Written problem.
Copy the records word for word, starting at the line that contains "Out of these options" and going through the end of the records. Leave the pictures out.

§ §

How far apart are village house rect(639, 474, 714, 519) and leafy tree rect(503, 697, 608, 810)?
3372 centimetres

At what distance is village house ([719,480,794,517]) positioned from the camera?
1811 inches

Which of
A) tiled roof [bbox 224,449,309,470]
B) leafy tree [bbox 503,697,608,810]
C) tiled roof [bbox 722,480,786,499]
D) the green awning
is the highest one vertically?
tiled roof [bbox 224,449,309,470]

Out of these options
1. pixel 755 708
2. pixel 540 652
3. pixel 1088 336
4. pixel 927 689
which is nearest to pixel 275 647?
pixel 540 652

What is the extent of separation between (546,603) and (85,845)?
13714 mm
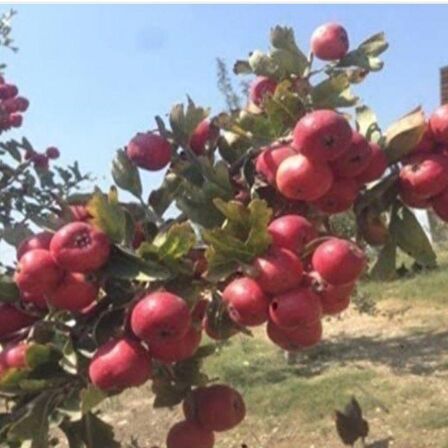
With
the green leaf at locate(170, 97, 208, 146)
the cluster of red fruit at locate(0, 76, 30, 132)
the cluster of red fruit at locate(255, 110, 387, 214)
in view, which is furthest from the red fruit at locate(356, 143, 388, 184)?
the cluster of red fruit at locate(0, 76, 30, 132)

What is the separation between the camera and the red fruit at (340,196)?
122cm

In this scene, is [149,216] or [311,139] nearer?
[311,139]

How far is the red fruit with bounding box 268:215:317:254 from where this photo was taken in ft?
3.79

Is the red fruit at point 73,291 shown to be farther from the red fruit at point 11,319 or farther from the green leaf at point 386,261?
the green leaf at point 386,261

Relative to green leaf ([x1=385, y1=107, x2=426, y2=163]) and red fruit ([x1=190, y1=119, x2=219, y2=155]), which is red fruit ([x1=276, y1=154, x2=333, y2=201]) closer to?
green leaf ([x1=385, y1=107, x2=426, y2=163])

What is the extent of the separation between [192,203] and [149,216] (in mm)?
109

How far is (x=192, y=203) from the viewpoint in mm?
1280

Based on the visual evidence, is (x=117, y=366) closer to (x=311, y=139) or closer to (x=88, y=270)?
(x=88, y=270)

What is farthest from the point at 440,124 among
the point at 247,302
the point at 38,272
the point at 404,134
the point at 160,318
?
the point at 38,272

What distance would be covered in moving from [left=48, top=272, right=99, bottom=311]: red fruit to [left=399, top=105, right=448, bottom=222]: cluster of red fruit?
1.56 feet

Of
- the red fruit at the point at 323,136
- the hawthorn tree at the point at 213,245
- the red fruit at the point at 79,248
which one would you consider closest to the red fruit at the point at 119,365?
the hawthorn tree at the point at 213,245

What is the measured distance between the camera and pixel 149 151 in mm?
1387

§ §

Written solution.
Out of these options
1. pixel 755 708
2. pixel 540 652
3. pixel 1088 336
4. pixel 927 689
which is nearest to pixel 275 647?
pixel 540 652

What is the extent of separation between (546,603) and (85,845)?
13714 mm
With
the green leaf at locate(170, 97, 208, 146)
the cluster of red fruit at locate(0, 76, 30, 132)
the cluster of red fruit at locate(255, 110, 387, 214)
in view, which is furthest from the red fruit at locate(356, 143, 388, 184)?
the cluster of red fruit at locate(0, 76, 30, 132)

What is the separation between the camera and the red fruit at (340,196)?
122cm

In this scene, is [149,216] or [311,139] nearer?
[311,139]

How far is the red fruit with bounding box 268:215:317:254 from where this photo was taken in ft?
3.79

Is the red fruit at point 73,291 shown to be farther from the red fruit at point 11,319 or farther from the green leaf at point 386,261?
the green leaf at point 386,261

Relative to green leaf ([x1=385, y1=107, x2=426, y2=163]) and red fruit ([x1=190, y1=119, x2=219, y2=155]), which is red fruit ([x1=276, y1=154, x2=333, y2=201]) closer to?
green leaf ([x1=385, y1=107, x2=426, y2=163])

What is the extent of the separation between [192,203] and [149,216] (in mm)?
109

How far is (x=192, y=203) from the viewpoint in mm?
1280

Based on the visual evidence, is (x=117, y=366) closer to (x=311, y=139) or closer to (x=88, y=270)?
(x=88, y=270)

What is farthest from the point at 440,124 among
the point at 247,302
the point at 38,272
the point at 404,134
the point at 160,318
?
the point at 38,272

What distance would be covered in moving from [left=48, top=272, right=99, bottom=311]: red fruit to [left=399, top=105, right=448, bottom=222]: cluster of red fruit?
1.56 feet

Of
- the red fruit at the point at 323,136
- the hawthorn tree at the point at 213,245
- the red fruit at the point at 79,248
which one would you consider closest to the red fruit at the point at 119,365?
the hawthorn tree at the point at 213,245

What is the measured distance between the camera and pixel 149 151 in mm?
1387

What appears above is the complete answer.